Qui c’è la rappresentazione perfetta di un’Italia che non è mai andata via: quella degli anni ’80, di Canale 5, delle luci rosse, del glamour un po’ plastico, dello show che è più importante del contenuto. E Siena, o almeno una sua parte, è rimasta lì. O forse ci è tornata. O forse ha semplicemente capito tutto prima degli altri.
C’è tutto il repertorio: il tappeto rosso obbligatorio, le luci rosse che fanno molto Sanremo, i banner istituzionali ripetuti ossessivamente (se non ci sono almeno 47 loghi del Comune, l’evento non è valido), e naturalmente le pose plastiche di chi sa che sta facendo La Cultura.
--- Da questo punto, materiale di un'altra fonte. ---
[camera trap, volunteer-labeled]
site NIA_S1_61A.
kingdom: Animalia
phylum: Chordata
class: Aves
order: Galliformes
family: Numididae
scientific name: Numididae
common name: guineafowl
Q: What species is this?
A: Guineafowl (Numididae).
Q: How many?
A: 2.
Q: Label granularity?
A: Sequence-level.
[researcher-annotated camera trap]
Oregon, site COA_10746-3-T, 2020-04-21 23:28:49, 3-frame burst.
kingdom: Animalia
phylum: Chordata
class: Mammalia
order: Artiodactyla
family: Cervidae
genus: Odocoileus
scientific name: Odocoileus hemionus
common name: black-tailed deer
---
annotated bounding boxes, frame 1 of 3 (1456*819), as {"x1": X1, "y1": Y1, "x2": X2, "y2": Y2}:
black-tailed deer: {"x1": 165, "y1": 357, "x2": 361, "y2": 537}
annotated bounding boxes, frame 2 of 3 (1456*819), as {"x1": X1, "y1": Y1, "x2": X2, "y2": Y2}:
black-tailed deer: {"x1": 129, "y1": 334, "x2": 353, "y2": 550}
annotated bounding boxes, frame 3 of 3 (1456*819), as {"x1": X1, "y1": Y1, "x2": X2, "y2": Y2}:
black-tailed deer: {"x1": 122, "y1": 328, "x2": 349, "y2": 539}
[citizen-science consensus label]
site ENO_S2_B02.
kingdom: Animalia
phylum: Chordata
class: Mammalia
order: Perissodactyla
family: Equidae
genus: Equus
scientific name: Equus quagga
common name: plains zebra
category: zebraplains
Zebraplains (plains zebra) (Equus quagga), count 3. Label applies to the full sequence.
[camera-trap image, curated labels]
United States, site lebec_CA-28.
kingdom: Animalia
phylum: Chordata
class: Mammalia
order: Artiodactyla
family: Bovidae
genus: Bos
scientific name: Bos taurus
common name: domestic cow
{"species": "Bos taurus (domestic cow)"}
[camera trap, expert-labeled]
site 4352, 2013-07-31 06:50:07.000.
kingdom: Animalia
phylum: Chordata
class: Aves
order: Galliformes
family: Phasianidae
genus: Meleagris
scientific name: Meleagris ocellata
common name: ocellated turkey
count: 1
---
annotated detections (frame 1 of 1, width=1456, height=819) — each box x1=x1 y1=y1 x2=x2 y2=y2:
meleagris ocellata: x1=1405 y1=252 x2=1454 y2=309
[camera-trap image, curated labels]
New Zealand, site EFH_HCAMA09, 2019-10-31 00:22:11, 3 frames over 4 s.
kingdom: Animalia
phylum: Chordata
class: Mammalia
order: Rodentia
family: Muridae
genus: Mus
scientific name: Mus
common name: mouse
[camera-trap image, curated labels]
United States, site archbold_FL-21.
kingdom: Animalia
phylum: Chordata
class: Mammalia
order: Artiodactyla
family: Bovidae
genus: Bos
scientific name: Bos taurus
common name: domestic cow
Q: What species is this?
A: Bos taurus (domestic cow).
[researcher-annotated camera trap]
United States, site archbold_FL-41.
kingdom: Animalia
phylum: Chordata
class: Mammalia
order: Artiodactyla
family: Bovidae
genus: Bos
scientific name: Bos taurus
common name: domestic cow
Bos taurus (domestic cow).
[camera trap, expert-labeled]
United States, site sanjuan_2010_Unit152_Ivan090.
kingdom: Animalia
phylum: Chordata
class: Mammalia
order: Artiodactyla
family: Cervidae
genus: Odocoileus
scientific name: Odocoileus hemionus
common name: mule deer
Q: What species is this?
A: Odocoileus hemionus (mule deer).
Perché, parliamoci chiaro: mentre il resto d’Italia si arrovella su minimalismo, teatro contemporaneo, drammaturgia sperimentale e sale mezze vuote, a Siena la questione è stata risolta con una semplicità disarmante: luci rosse, paillettes, poster giganti, Shakespeare citato ma con estetica Mediaset. E fa il tutto esaurito.
E non manca nulla del format: ci sono anche le selezioni dei giovani talenti, esattamente come nei talent show televisivi. Il cerchio si chiude perfettamente: non è solo l’estetica, è proprio il modello completo. Casting, red carpet, luci, sponsor istituzionali. È il teatro che ha metabolizzato la TV e l’ha restituito come prodotto culturale vincente.
Nella logica dei numeri su cui oggi si misura tutta la cultura – views, presenze, sold out, engagement – questo approccio stravince. Non è un fallimento del teatro d’autore, è la sua nemesi trionfante. È il revenge degli anni ’80: “Ci avete dato per morti, riempiamo le sale. Chi ride ora?”
La contraddizione tra la citazione shakespeariana e l’estetica da Buona Domenica non è un bug, è una feature. È la formula magica: un po’ di cultura alta per la coscienza, tanto spettacolo per il cuore. E soprattutto: red carpet. Sempre. Comunque. Ovunque.
Questa è l’ironia definitiva: il pubblico non vuole scegliere tra cultura e intrattenimento. Vuole entrambi, mescolati, con le luci rosse e la possibilità di farsi una foto. E questo modello glielo dà. E vince.
Sold out dopo sold out, mentre altrove si discute di “crisi del teatro”. A Siena non c’è nessuna crisi. C’è il pienone.